• Listed entries
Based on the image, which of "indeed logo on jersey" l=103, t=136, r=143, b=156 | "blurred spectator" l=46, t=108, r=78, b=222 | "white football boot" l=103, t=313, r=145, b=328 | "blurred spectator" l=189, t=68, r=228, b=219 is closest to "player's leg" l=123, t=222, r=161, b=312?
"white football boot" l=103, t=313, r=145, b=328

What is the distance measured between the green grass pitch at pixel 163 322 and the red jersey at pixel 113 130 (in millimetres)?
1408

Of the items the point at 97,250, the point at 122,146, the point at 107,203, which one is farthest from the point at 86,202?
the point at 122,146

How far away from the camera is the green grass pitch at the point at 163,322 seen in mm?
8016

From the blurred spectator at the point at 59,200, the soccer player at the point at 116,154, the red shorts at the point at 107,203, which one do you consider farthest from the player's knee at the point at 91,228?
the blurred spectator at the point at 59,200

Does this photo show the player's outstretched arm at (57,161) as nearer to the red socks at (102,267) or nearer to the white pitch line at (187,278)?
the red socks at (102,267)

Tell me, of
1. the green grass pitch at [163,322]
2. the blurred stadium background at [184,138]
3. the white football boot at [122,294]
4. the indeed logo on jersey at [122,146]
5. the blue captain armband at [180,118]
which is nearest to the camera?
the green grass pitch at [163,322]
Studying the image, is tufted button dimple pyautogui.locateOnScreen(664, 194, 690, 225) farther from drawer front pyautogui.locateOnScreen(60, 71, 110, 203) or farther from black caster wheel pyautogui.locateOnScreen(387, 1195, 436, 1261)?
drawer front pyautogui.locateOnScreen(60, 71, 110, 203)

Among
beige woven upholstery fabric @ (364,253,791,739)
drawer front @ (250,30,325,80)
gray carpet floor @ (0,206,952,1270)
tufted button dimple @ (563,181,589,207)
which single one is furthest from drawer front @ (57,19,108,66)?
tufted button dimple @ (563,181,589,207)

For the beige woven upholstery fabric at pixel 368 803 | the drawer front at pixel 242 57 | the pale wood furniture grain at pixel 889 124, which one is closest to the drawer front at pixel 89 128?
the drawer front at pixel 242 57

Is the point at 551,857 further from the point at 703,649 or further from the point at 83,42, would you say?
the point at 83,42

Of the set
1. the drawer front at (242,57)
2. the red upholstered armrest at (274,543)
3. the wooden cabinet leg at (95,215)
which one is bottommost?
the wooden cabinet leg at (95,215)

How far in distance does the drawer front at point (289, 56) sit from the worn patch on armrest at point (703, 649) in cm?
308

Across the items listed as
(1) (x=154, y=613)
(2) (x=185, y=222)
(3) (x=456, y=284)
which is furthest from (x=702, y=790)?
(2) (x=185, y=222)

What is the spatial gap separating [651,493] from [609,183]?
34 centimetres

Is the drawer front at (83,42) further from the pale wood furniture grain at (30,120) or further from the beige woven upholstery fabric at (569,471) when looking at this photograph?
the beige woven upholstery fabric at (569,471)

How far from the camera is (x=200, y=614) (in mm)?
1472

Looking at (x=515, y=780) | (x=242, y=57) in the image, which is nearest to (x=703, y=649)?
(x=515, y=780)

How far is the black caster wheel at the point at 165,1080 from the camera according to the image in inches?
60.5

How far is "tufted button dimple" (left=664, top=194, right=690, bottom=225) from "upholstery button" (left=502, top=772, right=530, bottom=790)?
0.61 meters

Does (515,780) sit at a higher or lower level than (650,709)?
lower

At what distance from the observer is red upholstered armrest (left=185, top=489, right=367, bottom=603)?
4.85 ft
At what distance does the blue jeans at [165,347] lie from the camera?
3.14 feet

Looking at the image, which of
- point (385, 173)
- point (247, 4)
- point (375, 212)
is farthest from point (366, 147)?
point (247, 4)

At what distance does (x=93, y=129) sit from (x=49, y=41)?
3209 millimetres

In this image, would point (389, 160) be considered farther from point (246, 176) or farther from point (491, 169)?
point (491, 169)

• Task instructions
Rewrite all of the entries above, replacing "camera" with "viewer" and leaving everything else unchanged.

• Exercise answer
Based on the image, which of "indeed logo on jersey" l=103, t=136, r=143, b=156 | "blurred spectator" l=46, t=108, r=78, b=222 | "white football boot" l=103, t=313, r=145, b=328 | "blurred spectator" l=189, t=68, r=228, b=219 is closest to "player's leg" l=123, t=222, r=161, b=312?
"white football boot" l=103, t=313, r=145, b=328

What is the distance measured between the green grass pitch at pixel 163 322 and the red jersey at pixel 113 130 (in millimetres)?
1408

Of the items the point at 97,250, the point at 122,146, the point at 107,203, which one is farthest from the point at 86,202?
the point at 122,146

How far away from the viewer is the green grass pitch at the point at 163,322 seen in mm?
8016

From the blurred spectator at the point at 59,200, the soccer player at the point at 116,154, the red shorts at the point at 107,203, which one do you consider farthest from the player's knee at the point at 91,228?
the blurred spectator at the point at 59,200

Does this photo show the player's outstretched arm at (57,161) as nearer to the red socks at (102,267) or nearer to the white pitch line at (187,278)?
the red socks at (102,267)

Tell me, of
1. the green grass pitch at [163,322]
2. the blurred stadium background at [184,138]
3. the white football boot at [122,294]
4. the indeed logo on jersey at [122,146]
5. the blue captain armband at [180,118]
which is nearest to the viewer?
the green grass pitch at [163,322]
Studying the image, is tufted button dimple pyautogui.locateOnScreen(664, 194, 690, 225) farther from drawer front pyautogui.locateOnScreen(60, 71, 110, 203) or farther from black caster wheel pyautogui.locateOnScreen(387, 1195, 436, 1261)?
drawer front pyautogui.locateOnScreen(60, 71, 110, 203)

Among
beige woven upholstery fabric @ (364,253,791,739)
drawer front @ (250,30,325,80)
gray carpet floor @ (0,206,952,1270)
tufted button dimple @ (563,181,589,207)
which single one is furthest from drawer front @ (57,19,108,66)?
tufted button dimple @ (563,181,589,207)

For the beige woven upholstery fabric at pixel 368 803 | the drawer front at pixel 242 57 | the pale wood furniture grain at pixel 889 124, which one is closest to the drawer front at pixel 89 128?
the drawer front at pixel 242 57

Is the point at 551,857 further from the point at 703,649 or further from the point at 83,42, would you say?
the point at 83,42

Of the set
1. the drawer front at (242,57)
2. the red upholstered armrest at (274,543)
3. the wooden cabinet leg at (95,215)
which one is bottommost?
the wooden cabinet leg at (95,215)

How far in distance does the drawer front at point (289, 56) sit from the worn patch on armrest at point (703, 649) in cm?
308

Across the items listed as
(1) (x=154, y=613)
(2) (x=185, y=222)
(3) (x=456, y=284)
which is furthest from (x=702, y=790)?
(2) (x=185, y=222)

What is the spatial gap separating [651,493] from [609,183]?
34 centimetres

Is the drawer front at (83,42) further from the pale wood furniture grain at (30,120) or further from the beige woven upholstery fabric at (569,471) when looking at this photograph?
the beige woven upholstery fabric at (569,471)

How far from the viewer is (x=200, y=614) (in mm)?
1472

Looking at (x=515, y=780) | (x=242, y=57) in the image, which is nearest to (x=703, y=649)?
(x=515, y=780)

How far is the black caster wheel at the point at 165,1080 from the viewer according to the image in inches?
60.5

How far is "tufted button dimple" (left=664, top=194, right=690, bottom=225) from "upholstery button" (left=502, top=772, right=530, bottom=790)?
0.61 meters

Does (515,780) sit at a higher or lower level than (650,709)?
lower

At what distance from the observer is red upholstered armrest (left=185, top=489, right=367, bottom=603)?
4.85 ft
At what distance does the blue jeans at [165,347] lie from the viewer?
3.14 feet

Looking at the image, which of
- point (385, 173)
- point (247, 4)
- point (375, 212)
is farthest from point (366, 147)?
point (247, 4)

At what distance does (x=93, y=129) sit from (x=49, y=41)?
3209 millimetres

In this image, would point (389, 160) be considered farther from point (246, 176) or farther from point (491, 169)?
point (491, 169)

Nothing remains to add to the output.